### Given material
····················

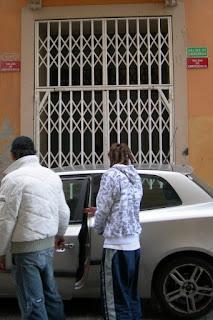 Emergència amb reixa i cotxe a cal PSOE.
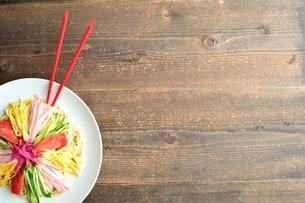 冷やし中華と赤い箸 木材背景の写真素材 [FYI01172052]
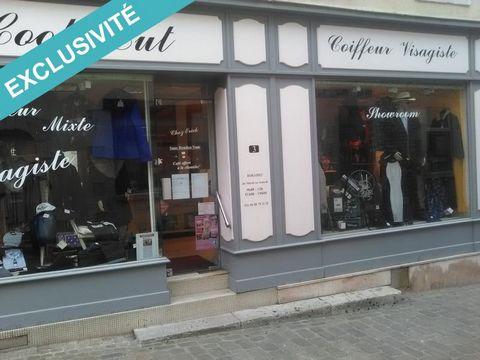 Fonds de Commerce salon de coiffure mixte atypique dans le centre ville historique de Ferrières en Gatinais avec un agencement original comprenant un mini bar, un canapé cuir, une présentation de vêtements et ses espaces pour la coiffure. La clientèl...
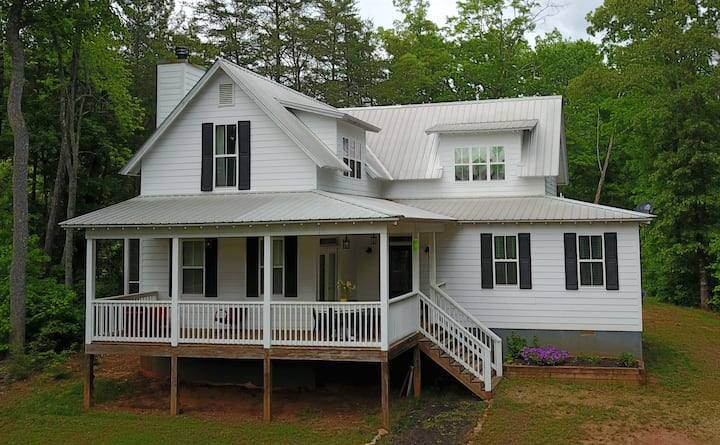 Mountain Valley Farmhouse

····················

### Work item
Your answer should copy the listing word for word, with no pictures in it.

### Response to the exercise
 Emergència amb reixa i cotxe a cal PSOE.
 冷やし中華と赤い箸 木材背景の写真素材 [FYI01172052]
 Fonds de Commerce salon de coiffure mixte atypique dans le centre ville historique de Ferrières en Gatinais avec un agencement original comprenant un mini bar, un canapé cuir, une présentation de vêtements et ses espaces pour la coiffure. La clientèl...
 Mountain Valley Farmhouse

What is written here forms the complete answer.